The Financial Times quoted an unreleased annual International Monetary Fund report as saying that Myanmar's strong natural gas exports have pushed reserves to their current unprecedented level.

But it said that the global slowdown, coupled with a May 2008 cyclone that left 138,000 people dead or missing, have combined to slow Myanmar's gross domestic product to about 4.5 percent last year from 5.5 percent in 2007.

Social spending remains the lowest in Asia, even as the military regime continues to plash out on showcase projects including the building of the new administrative capital Naypyidaw, the paper quoted the IMF report as saying.

Printing money to fund the schemes had pushed inflation to 30 percent, it said.

The report added that if Myanmar does not remove legacies of its socialist past including the multiple exchange rate and economic controls, then its economic prospects 'look bleak'.

The IMF report said that because revenues from gas exports are added to the budget at the 30-year-old official exchange of six kyat to the dollar, instead of the 1,000-kyat black market rate, they have a 'small fiscal impact'.

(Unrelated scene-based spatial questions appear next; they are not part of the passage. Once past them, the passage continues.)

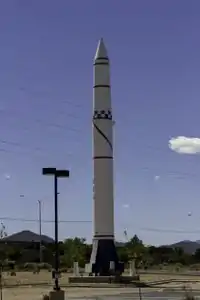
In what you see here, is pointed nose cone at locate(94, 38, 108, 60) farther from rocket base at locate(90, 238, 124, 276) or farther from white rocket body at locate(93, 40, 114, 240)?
rocket base at locate(90, 238, 124, 276)

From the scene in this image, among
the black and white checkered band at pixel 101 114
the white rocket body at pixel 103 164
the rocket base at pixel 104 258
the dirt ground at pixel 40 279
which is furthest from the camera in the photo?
the black and white checkered band at pixel 101 114

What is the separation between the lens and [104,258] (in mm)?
75438

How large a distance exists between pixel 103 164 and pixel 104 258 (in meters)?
9.54

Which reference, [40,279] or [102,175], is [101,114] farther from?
[40,279]

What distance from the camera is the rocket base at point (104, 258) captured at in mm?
75188

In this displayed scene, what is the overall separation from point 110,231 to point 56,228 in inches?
1534

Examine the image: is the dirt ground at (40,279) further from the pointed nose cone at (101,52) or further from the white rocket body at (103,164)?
the pointed nose cone at (101,52)

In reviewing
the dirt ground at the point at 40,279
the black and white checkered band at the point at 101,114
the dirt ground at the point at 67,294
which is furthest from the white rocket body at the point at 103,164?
the dirt ground at the point at 67,294

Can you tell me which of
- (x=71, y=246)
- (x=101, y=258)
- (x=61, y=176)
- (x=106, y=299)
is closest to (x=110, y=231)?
(x=101, y=258)

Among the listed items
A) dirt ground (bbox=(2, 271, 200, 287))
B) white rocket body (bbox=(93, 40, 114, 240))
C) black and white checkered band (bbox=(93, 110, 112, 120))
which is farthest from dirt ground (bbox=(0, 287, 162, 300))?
black and white checkered band (bbox=(93, 110, 112, 120))

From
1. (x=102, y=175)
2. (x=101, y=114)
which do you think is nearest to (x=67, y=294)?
(x=102, y=175)

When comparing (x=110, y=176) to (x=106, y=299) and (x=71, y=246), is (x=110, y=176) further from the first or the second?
(x=71, y=246)

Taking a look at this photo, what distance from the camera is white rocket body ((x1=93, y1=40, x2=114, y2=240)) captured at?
252 ft

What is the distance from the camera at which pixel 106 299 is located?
45.3 meters
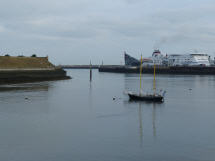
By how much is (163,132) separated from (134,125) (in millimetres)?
2989

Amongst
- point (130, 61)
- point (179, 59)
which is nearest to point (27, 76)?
point (179, 59)

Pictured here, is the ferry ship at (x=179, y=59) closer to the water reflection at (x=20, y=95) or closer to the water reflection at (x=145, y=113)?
the water reflection at (x=20, y=95)

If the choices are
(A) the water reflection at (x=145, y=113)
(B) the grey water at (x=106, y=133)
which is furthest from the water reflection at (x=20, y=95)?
(A) the water reflection at (x=145, y=113)

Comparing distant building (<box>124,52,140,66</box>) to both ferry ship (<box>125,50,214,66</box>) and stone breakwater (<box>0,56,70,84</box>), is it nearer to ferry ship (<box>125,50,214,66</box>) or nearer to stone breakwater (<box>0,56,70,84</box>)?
ferry ship (<box>125,50,214,66</box>)

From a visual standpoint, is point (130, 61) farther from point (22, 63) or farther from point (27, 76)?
point (27, 76)

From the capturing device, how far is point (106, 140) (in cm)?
1983

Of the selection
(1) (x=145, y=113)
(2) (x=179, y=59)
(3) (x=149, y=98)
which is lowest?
(1) (x=145, y=113)

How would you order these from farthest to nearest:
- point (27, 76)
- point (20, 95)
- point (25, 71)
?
point (25, 71), point (27, 76), point (20, 95)

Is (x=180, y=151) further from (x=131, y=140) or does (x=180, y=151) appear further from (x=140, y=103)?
(x=140, y=103)

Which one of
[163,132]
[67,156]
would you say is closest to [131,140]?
[163,132]

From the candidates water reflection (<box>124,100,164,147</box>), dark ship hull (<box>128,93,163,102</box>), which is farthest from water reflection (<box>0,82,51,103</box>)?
water reflection (<box>124,100,164,147</box>)

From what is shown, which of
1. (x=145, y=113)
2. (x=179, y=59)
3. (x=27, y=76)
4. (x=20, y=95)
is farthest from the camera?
(x=179, y=59)

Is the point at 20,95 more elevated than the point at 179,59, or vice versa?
the point at 179,59

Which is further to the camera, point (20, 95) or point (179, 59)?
point (179, 59)
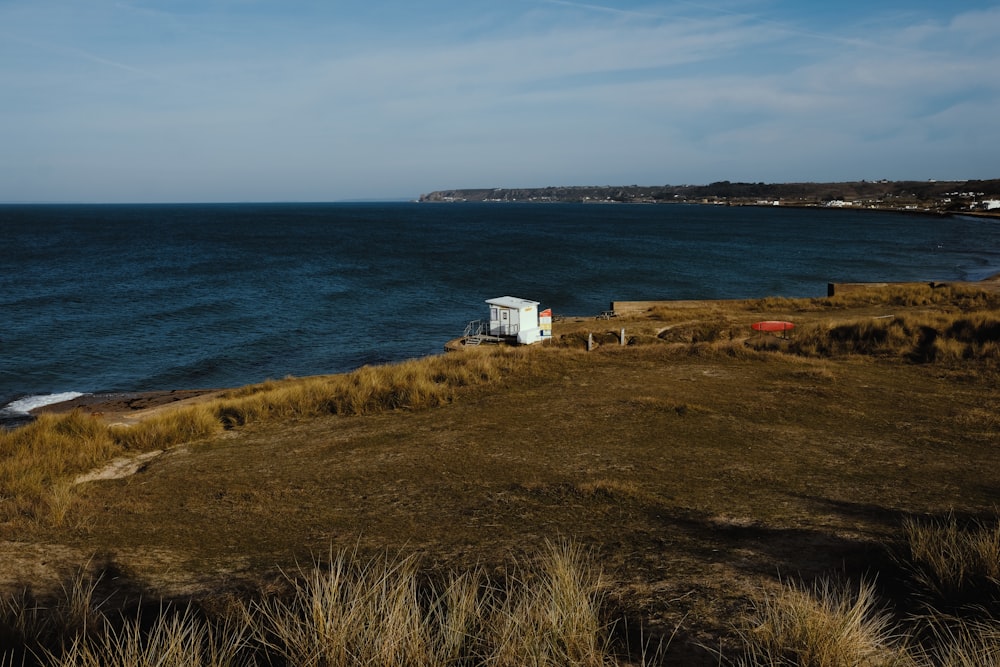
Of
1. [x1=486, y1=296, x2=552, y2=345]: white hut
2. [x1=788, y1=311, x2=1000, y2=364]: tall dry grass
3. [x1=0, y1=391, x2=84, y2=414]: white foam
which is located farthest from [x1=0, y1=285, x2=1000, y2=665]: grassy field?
[x1=0, y1=391, x2=84, y2=414]: white foam

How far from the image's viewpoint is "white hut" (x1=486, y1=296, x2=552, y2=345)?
28.9 meters

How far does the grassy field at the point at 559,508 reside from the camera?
5125 millimetres

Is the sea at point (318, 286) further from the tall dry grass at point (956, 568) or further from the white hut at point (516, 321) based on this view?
the tall dry grass at point (956, 568)

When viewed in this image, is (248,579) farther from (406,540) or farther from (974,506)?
(974,506)

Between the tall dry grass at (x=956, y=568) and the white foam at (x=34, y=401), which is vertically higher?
the tall dry grass at (x=956, y=568)

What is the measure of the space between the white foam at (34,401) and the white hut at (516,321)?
15.9 metres

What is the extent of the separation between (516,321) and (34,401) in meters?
17.7

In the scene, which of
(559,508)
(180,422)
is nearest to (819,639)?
(559,508)

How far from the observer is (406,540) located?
7586mm

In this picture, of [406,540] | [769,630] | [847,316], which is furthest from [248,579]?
[847,316]

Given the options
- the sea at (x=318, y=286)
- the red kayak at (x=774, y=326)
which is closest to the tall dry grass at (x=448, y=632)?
the red kayak at (x=774, y=326)

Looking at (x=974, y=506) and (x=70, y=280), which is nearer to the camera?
(x=974, y=506)

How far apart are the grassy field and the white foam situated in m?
12.4

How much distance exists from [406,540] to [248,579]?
1.67m
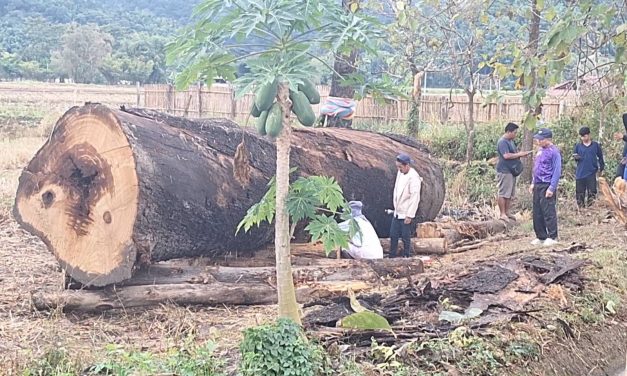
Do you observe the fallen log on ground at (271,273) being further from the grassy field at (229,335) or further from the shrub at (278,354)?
the shrub at (278,354)

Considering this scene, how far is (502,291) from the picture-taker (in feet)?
→ 20.2

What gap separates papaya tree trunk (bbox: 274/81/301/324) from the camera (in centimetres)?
443

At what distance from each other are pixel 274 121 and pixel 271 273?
2.64 metres

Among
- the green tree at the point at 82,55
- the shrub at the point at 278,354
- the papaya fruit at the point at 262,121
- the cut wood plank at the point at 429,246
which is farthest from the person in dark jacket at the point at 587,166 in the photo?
the green tree at the point at 82,55

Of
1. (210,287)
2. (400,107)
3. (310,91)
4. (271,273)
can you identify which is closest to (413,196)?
(271,273)

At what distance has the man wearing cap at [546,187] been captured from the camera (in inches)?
349

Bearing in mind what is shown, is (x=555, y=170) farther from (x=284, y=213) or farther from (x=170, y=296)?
(x=284, y=213)

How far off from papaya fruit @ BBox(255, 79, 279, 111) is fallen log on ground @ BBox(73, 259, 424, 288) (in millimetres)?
2537

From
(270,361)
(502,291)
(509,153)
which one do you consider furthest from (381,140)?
(270,361)

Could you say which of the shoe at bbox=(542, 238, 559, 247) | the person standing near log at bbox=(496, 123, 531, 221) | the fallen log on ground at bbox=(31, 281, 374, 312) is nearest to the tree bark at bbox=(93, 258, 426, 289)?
the fallen log on ground at bbox=(31, 281, 374, 312)

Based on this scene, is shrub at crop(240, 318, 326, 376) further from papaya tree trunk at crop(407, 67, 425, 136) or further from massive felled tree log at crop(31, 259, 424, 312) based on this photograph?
papaya tree trunk at crop(407, 67, 425, 136)

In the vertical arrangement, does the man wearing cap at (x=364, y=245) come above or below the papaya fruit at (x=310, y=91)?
below

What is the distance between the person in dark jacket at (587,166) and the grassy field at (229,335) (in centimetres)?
277

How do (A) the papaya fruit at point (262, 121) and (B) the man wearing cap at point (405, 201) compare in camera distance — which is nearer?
(A) the papaya fruit at point (262, 121)
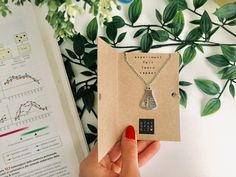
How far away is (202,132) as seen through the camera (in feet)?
2.19

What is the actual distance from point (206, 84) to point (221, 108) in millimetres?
54

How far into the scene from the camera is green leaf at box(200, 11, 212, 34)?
66cm

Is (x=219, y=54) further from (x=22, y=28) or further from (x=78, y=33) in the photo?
(x=22, y=28)

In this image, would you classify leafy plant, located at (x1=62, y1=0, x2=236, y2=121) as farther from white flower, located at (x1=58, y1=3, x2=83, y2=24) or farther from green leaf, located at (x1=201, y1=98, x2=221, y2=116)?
white flower, located at (x1=58, y1=3, x2=83, y2=24)

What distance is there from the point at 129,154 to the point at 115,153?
2.7 inches

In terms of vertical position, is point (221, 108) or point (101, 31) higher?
point (101, 31)

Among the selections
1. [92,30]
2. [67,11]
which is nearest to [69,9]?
[67,11]

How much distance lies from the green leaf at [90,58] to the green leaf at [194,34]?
18 centimetres

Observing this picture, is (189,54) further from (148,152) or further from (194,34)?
(148,152)

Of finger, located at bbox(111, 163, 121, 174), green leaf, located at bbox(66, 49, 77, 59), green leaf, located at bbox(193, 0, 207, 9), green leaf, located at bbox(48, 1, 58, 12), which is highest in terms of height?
green leaf, located at bbox(48, 1, 58, 12)

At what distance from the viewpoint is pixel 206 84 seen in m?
0.66

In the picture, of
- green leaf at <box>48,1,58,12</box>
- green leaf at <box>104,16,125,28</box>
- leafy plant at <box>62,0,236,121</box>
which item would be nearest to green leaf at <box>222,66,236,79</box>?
leafy plant at <box>62,0,236,121</box>

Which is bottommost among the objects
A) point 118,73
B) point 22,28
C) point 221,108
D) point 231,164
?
point 231,164

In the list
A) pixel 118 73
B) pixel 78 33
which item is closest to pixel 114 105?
pixel 118 73
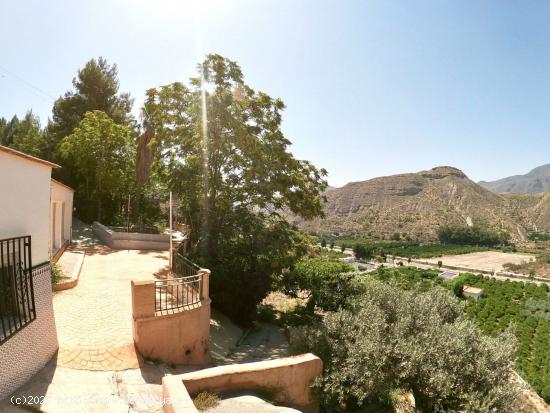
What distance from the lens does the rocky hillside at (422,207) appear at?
433 ft

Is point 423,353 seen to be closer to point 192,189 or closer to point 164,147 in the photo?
point 192,189

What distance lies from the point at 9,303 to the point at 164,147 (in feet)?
32.5

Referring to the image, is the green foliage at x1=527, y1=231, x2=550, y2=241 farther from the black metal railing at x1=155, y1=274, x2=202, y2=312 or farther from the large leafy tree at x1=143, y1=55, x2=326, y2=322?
the black metal railing at x1=155, y1=274, x2=202, y2=312

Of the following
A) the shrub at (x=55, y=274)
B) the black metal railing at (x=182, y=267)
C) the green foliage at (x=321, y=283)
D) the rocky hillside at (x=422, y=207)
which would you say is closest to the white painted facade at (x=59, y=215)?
the shrub at (x=55, y=274)

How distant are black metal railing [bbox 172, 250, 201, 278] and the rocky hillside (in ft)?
363

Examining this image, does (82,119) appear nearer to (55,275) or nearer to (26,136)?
(26,136)

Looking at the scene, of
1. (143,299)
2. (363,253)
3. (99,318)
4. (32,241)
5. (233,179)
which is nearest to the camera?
(32,241)

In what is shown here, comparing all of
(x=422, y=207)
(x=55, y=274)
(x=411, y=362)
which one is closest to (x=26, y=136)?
(x=55, y=274)

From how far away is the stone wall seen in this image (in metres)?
4.88

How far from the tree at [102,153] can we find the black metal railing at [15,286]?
51.0ft

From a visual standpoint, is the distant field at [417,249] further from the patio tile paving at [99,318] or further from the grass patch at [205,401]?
the grass patch at [205,401]

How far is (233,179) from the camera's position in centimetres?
1338

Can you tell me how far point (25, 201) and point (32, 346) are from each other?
2.45 m

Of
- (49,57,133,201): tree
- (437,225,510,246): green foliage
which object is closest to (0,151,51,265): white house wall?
(49,57,133,201): tree
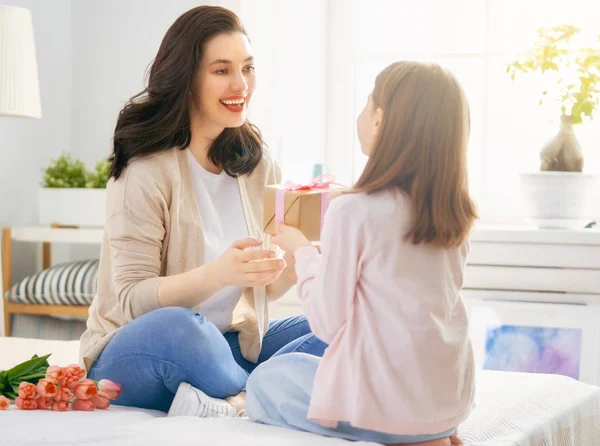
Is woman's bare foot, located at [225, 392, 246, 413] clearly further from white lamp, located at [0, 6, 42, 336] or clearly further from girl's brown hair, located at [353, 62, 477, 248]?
white lamp, located at [0, 6, 42, 336]

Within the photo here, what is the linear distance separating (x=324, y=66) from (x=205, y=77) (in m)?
1.63

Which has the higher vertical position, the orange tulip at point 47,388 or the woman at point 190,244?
the woman at point 190,244

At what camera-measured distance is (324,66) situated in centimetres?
348

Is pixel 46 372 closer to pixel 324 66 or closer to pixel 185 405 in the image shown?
pixel 185 405

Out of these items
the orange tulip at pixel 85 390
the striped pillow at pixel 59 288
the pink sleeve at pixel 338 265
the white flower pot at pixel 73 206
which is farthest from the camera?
the white flower pot at pixel 73 206

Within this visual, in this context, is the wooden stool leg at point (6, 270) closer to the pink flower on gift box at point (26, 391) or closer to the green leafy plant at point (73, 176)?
the green leafy plant at point (73, 176)

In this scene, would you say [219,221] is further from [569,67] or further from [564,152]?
[569,67]

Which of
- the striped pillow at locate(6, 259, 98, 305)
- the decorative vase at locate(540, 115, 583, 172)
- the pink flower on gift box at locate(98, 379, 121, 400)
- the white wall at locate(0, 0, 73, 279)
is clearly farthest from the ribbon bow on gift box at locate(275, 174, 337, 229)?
the white wall at locate(0, 0, 73, 279)

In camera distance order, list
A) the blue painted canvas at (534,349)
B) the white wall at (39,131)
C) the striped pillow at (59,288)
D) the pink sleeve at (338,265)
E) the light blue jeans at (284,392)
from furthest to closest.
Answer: the white wall at (39,131)
the striped pillow at (59,288)
the blue painted canvas at (534,349)
the light blue jeans at (284,392)
the pink sleeve at (338,265)

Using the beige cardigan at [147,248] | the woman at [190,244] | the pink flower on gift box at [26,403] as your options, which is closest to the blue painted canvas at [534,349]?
the woman at [190,244]

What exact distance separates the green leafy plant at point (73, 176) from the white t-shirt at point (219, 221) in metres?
1.46

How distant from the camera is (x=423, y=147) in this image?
55.2 inches

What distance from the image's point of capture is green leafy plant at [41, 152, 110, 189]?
3361 millimetres

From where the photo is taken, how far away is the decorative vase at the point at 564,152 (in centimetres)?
300
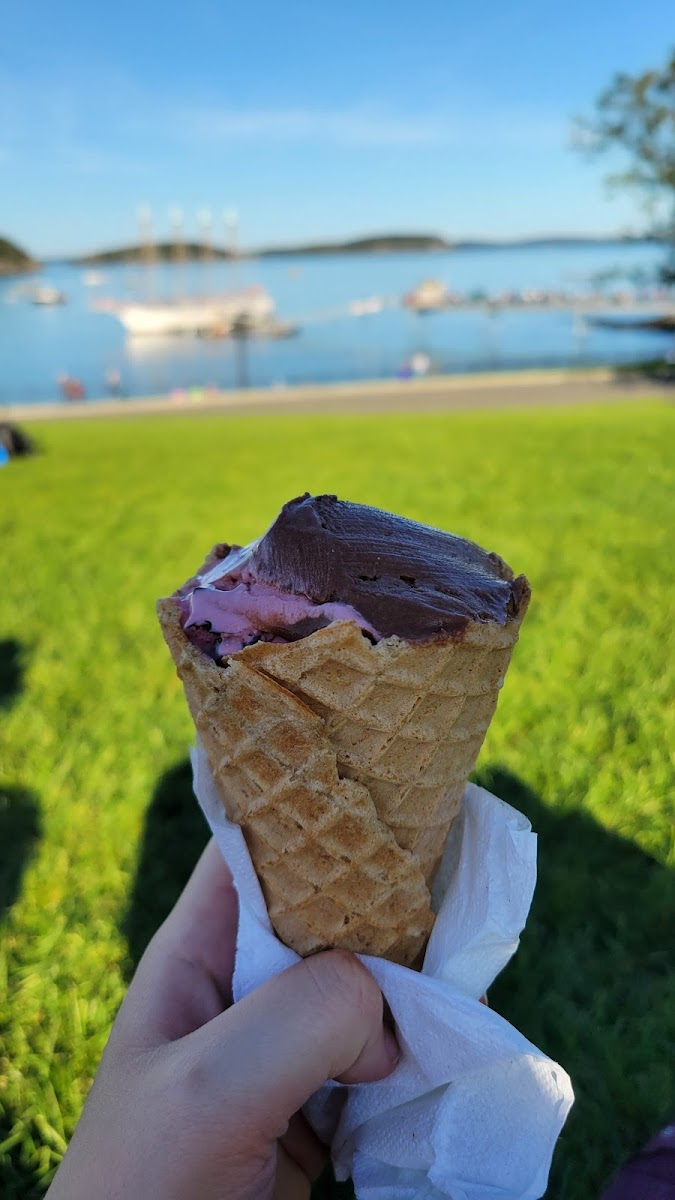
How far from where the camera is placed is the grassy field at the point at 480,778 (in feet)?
6.48

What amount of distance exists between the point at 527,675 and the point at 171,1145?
277cm

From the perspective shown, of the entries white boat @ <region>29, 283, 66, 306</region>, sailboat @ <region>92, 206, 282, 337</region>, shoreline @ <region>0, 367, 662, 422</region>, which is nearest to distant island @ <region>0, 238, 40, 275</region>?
white boat @ <region>29, 283, 66, 306</region>

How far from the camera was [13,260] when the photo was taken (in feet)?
493

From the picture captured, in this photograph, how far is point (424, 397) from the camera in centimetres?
2084

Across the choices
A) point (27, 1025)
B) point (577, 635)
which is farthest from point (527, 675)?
point (27, 1025)

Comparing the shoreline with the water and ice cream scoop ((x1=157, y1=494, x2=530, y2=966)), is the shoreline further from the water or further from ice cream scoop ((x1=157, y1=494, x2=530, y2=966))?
ice cream scoop ((x1=157, y1=494, x2=530, y2=966))

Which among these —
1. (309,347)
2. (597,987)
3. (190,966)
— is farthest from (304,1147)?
(309,347)

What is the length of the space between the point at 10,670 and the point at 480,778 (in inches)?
105

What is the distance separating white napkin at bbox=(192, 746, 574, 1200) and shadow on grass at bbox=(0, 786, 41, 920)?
51.5 inches

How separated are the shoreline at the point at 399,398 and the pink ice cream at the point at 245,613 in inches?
675

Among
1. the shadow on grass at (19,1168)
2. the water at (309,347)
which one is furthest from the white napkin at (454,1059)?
the water at (309,347)

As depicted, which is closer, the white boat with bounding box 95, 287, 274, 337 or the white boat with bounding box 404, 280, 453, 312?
the white boat with bounding box 95, 287, 274, 337

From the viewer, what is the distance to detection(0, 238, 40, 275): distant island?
471ft

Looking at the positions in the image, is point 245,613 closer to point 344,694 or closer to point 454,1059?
point 344,694
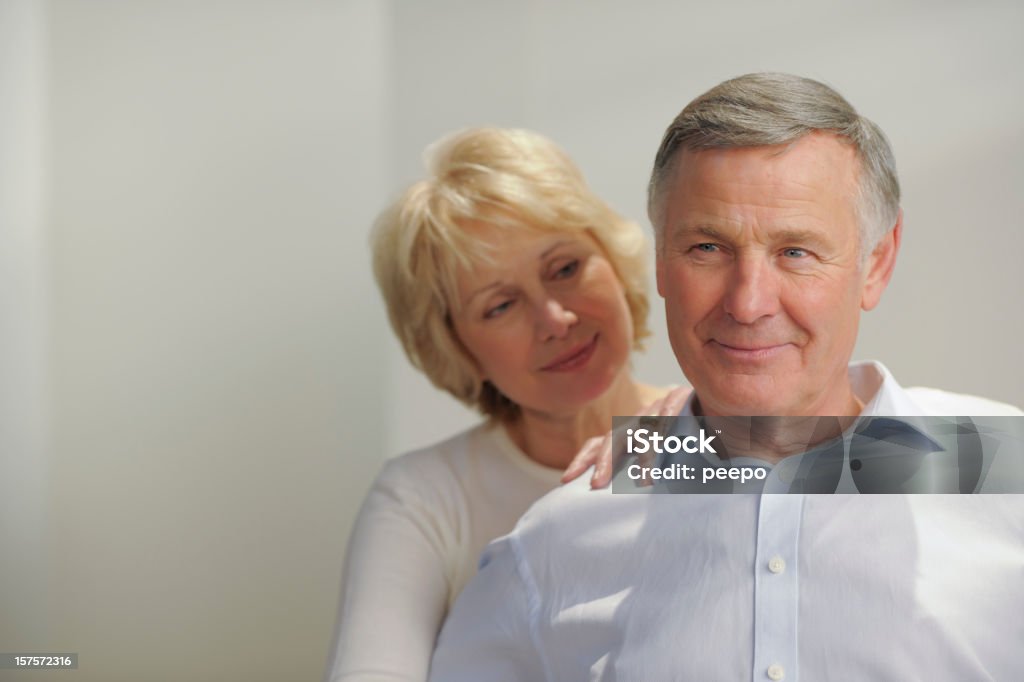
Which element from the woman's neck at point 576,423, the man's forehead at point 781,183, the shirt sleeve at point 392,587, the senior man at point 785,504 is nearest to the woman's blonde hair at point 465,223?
the woman's neck at point 576,423

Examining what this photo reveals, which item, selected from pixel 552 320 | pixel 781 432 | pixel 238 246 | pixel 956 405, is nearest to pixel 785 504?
pixel 781 432

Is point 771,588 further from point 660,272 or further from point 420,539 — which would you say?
point 420,539

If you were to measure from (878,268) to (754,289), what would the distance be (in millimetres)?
180

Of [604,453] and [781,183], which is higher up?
[781,183]

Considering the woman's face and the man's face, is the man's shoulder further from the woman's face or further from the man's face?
the woman's face

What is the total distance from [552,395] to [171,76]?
3.13ft

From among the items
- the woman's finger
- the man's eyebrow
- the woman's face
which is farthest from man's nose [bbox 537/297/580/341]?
the man's eyebrow

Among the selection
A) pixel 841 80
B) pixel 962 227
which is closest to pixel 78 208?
pixel 841 80

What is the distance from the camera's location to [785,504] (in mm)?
1367

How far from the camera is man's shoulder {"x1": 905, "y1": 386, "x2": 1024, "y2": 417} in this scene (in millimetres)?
1553

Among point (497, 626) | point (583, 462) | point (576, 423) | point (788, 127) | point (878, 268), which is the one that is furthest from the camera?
point (576, 423)

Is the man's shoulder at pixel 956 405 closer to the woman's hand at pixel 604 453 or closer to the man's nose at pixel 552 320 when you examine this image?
the woman's hand at pixel 604 453

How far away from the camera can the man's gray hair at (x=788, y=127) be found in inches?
50.2

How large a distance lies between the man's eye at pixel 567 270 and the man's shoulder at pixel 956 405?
0.59m
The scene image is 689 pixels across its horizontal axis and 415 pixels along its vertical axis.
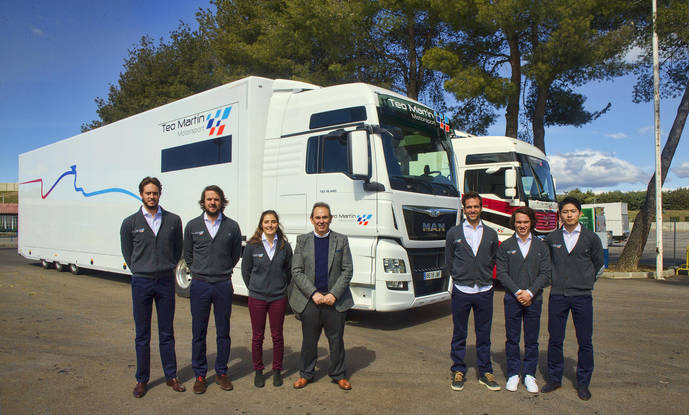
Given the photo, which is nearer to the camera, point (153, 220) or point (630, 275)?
point (153, 220)

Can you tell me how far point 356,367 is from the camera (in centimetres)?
517

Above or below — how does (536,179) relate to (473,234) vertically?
above

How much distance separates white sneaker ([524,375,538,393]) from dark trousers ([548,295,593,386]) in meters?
0.18

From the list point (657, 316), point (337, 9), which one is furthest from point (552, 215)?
point (337, 9)

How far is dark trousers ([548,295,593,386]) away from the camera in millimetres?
4305

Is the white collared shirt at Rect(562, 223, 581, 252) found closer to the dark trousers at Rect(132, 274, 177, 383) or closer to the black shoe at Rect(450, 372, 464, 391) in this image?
the black shoe at Rect(450, 372, 464, 391)

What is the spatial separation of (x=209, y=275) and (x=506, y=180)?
6991mm

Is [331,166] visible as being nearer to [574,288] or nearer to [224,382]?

Myanmar, which has been ruled by the military since 1962, is among the world's least developed countries, lagging behind wealthier neighbors like China, India and Thailand.

The current junta seized power after crushing a pro-democracy uprising in 1988, ending a socialist dictatorship and slowly opening up the economy.

Many of its exports are raw materials like natural gas, teak wood, or gemstones sold to neighbouring countries which eschew the sanctions imposed by the United States and other Western nations.